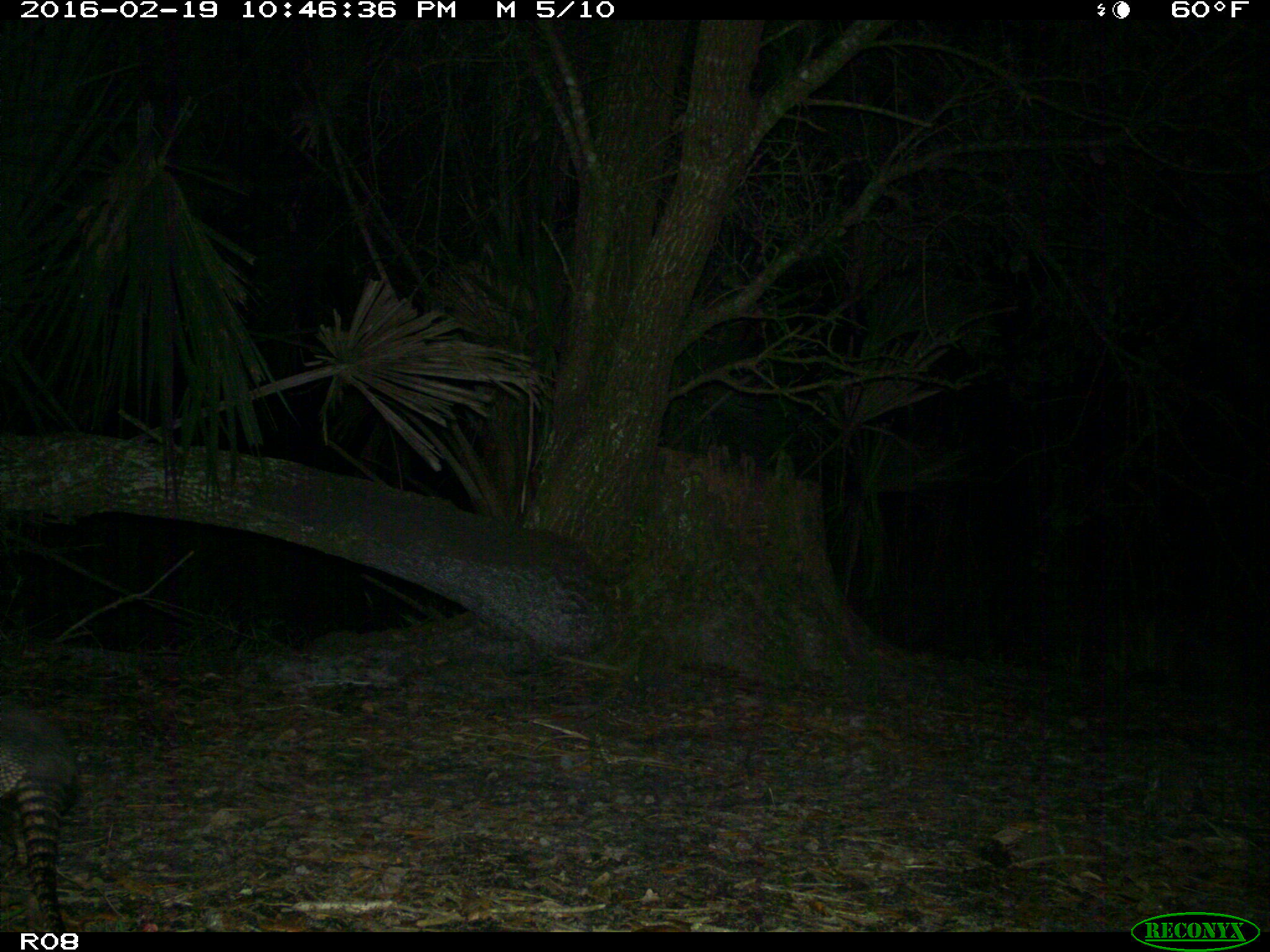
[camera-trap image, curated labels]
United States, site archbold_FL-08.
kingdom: Animalia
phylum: Chordata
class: Mammalia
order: Cingulata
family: Dasypodidae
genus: Dasypus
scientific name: Dasypus novemcinctus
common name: nine-banded armadillo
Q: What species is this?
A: Dasypus novemcinctus (nine-banded armadillo).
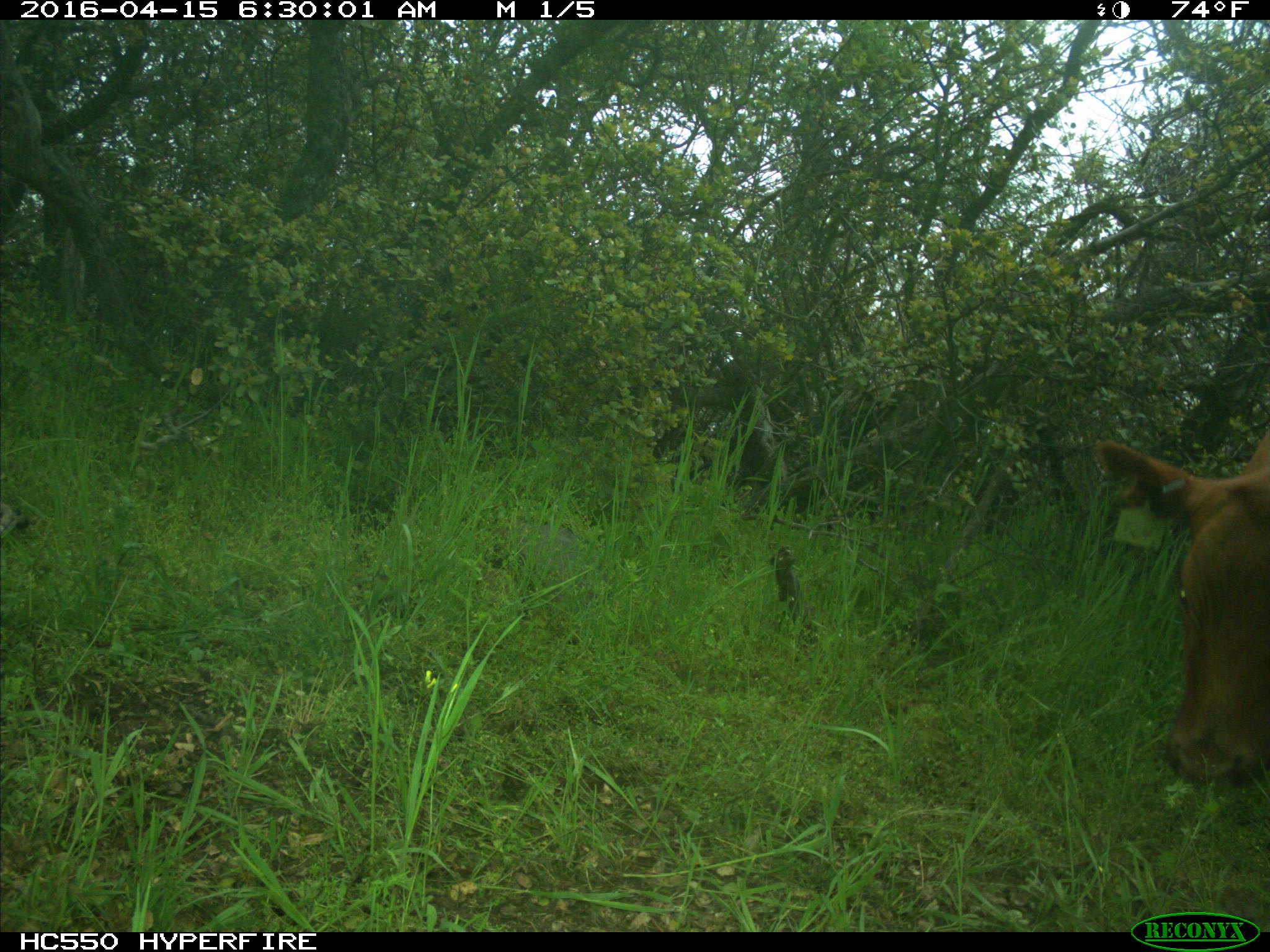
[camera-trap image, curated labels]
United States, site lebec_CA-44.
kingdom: Animalia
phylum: Chordata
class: Mammalia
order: Artiodactyla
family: Bovidae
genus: Bos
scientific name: Bos taurus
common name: domestic cow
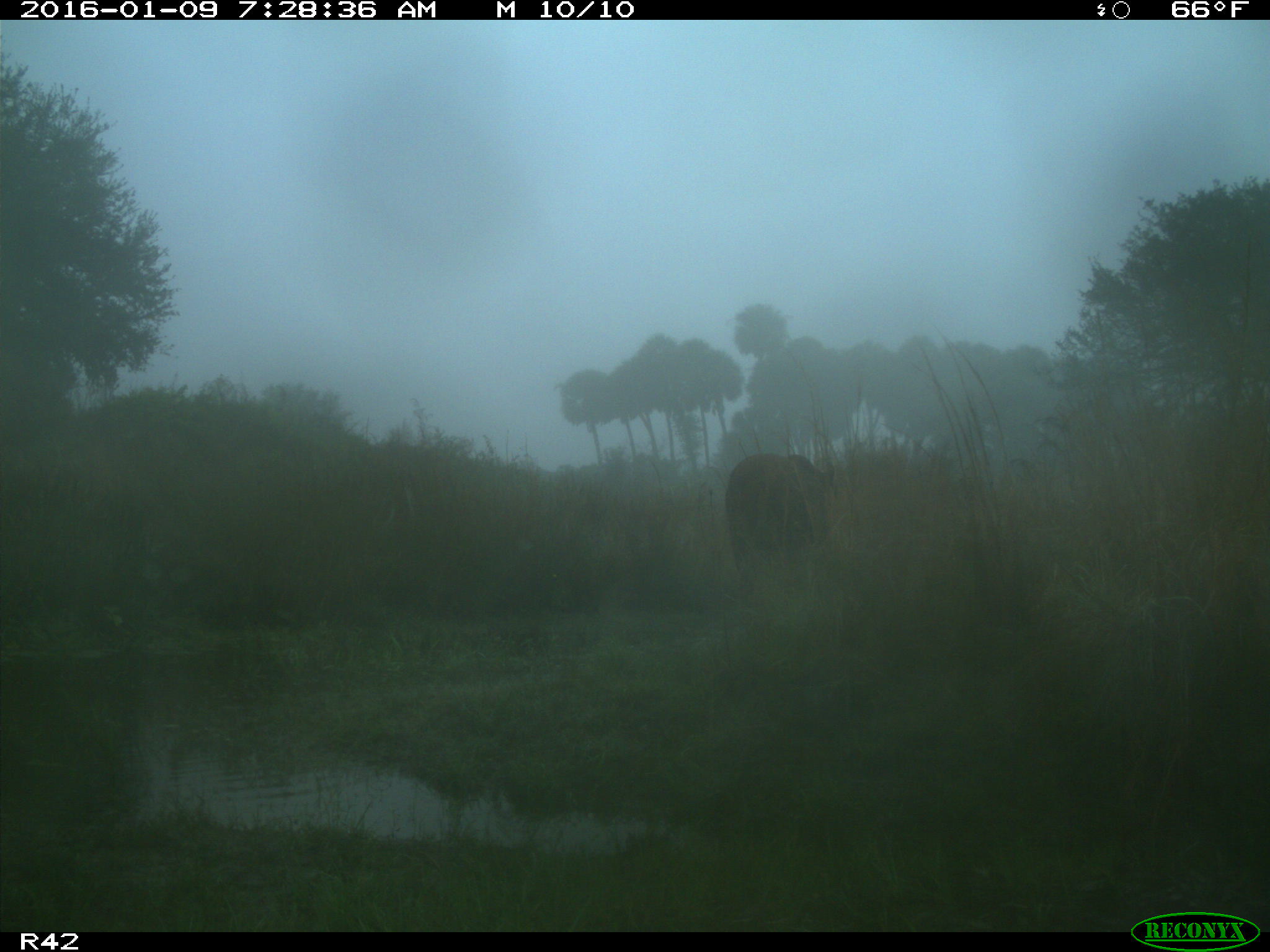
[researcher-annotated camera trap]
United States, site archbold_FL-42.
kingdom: Animalia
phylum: Chordata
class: Mammalia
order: Artiodactyla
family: Bovidae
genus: Bos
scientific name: Bos taurus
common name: domestic cow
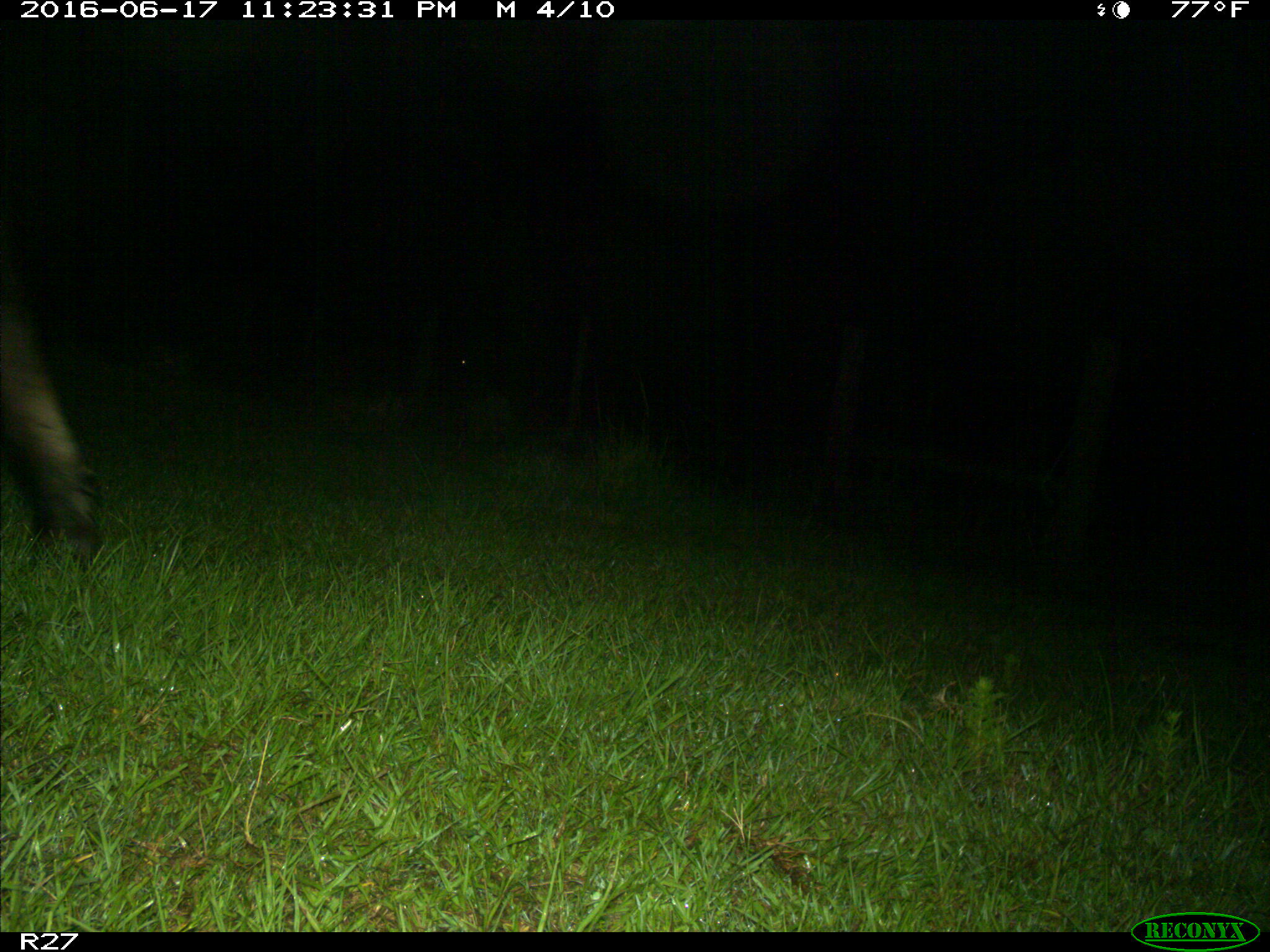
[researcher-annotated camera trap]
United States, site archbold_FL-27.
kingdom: Animalia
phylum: Chordata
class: Mammalia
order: Artiodactyla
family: Bovidae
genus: Bos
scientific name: Bos taurus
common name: domestic cow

::::::

Pictures stay out; reproduce exactly the lines from the one containing "United States, site archbold_FL-08." through the last line of the listing, both included.

**Exercise result:**
United States, site archbold_FL-08.
kingdom: Animalia
phylum: Chordata
class: Mammalia
order: Cingulata
family: Dasypodidae
genus: Dasypus
scientific name: Dasypus novemcinctus
common name: nine-banded armadillo
Q: What species is this?
A: Dasypus novemcinctus (nine-banded armadillo).
[camera-trap image, curated labels]
United States, site lebec_CA-44.
kingdom: Animalia
phylum: Chordata
class: Mammalia
order: Artiodactyla
family: Bovidae
genus: Bos
scientific name: Bos taurus
common name: domestic cow
[researcher-annotated camera trap]
United States, site archbold_FL-42.
kingdom: Animalia
phylum: Chordata
class: Mammalia
order: Artiodactyla
family: Bovidae
genus: Bos
scientific name: Bos taurus
common name: domestic cow
[researcher-annotated camera trap]
United States, site archbold_FL-27.
kingdom: Animalia
phylum: Chordata
class: Mammalia
order: Artiodactyla
family: Bovidae
genus: Bos
scientific name: Bos taurus
common name: domestic cow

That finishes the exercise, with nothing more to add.